_Document section_.
NAME

PAGI::Context - Per-request context with protocol-specific subclasses

SYNOPSIS

use PAGI::Context;

# Factory returns the right subclass based on scope type
my $ctx = PAGI::Context->new($scope, $receive, $send);

# Shared methods (all protocol types)
my $type = $ctx->type;        # 'http', 'websocket', 'sse'
my $path = $ctx->path;
my $stash = $ctx->stash;      # PAGI::Stash
my $session = $ctx->session;  # PAGI::Session

# Protocol-specific (only on the appropriate subclass)
my $req = $ctx->request;      # HTTP only
my $res = $ctx->response;     # HTTP only
my $ws  = $ctx->websocket;    # WebSocket only
my $sse = $ctx->sse;          # SSE only

DESCRIPTION

PAGI::Context is a factory and base class that provides a unified entry point for per-request context. Calling PAGI::Context->new(...) inspects $scope->{type} and returns the appropriate subclass: PAGI::Context::HTTP, PAGI::Context::WebSocket, or PAGI::Context::SSE.

Shared methods (scope accessors, stash, session, connection state) live on the base class. Protocol-specific methods (request/response, websocket, sse) live on subclasses and simply do not exist on other protocol types.

EXTENSIBILITY

Override _type_map to add or replace protocol types:

package MyApp::Context;
our @ISA = ('PAGI::Context');

sub _type_map {
    my ($class) = @_;
    return {
        %{ $class->SUPER::_type_map },
        grpc => 'MyApp::Context::GRPC',
    };
}

Override _resolve_class for custom resolution logic beyond the type map.

CONSTRUCTOR

new

my $ctx = PAGI::Context->new($scope, $receive, $send);

Factory constructor. Returns a subclass instance based on $scope->{type}. Defaults to HTTP if type is missing or unknown.

_Tasks to complete_.
1. List every subclass that the PAGI::Context documentation says the factory constructor can return.
2. According to the PAGI::Context documentation, which protocol does the constructor fall back to when the scope type is missing or unknown?
3. Using the PAGI::Context documentation, explain why calling $ctx->request on a context built from a WebSocket scope does not work.

_Provided material_.

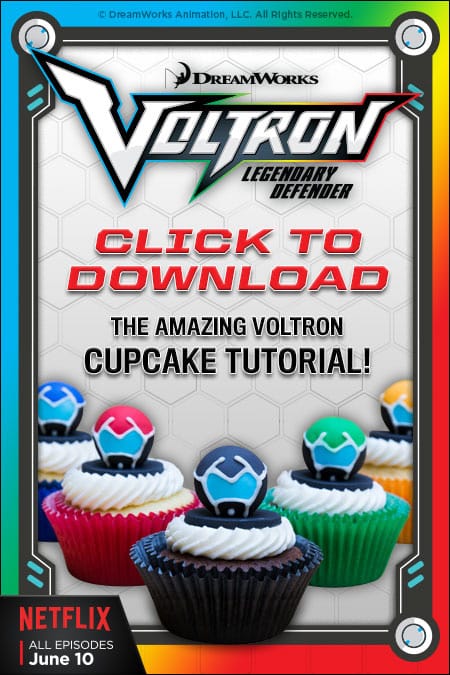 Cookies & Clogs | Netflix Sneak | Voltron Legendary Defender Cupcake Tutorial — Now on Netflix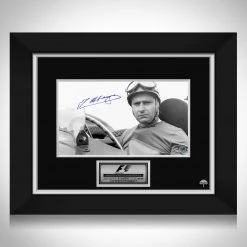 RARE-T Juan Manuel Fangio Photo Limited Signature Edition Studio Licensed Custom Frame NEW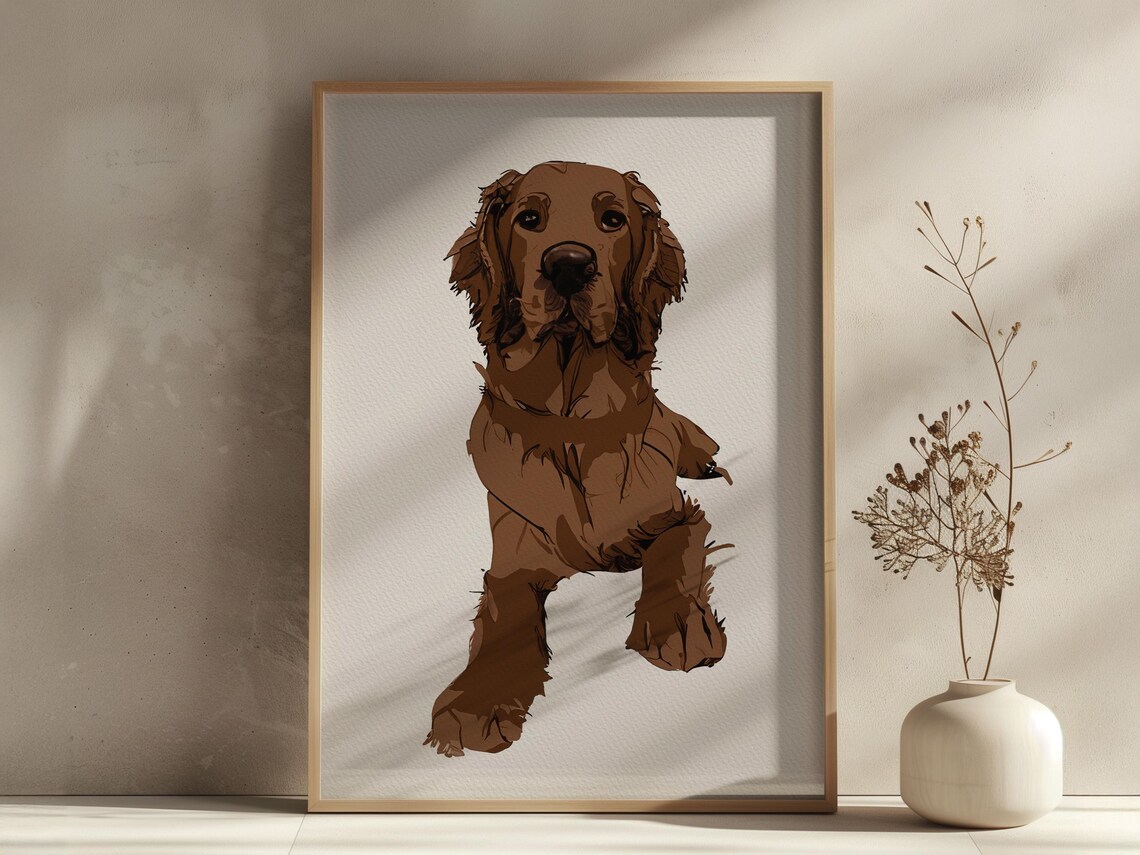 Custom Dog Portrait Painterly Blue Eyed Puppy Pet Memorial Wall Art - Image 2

_Response list_.
1. PAGI::Context::HTTP, PAGI::Context::WebSocket, PAGI::Context::SSE

2. HTTP

3. The request method is HTTP-specific, and protocol-specific methods live only on their own subclass. For a WebSocket scope, the factory returns a PAGI::Context::WebSocket instance. The request method does not exist on that subclass.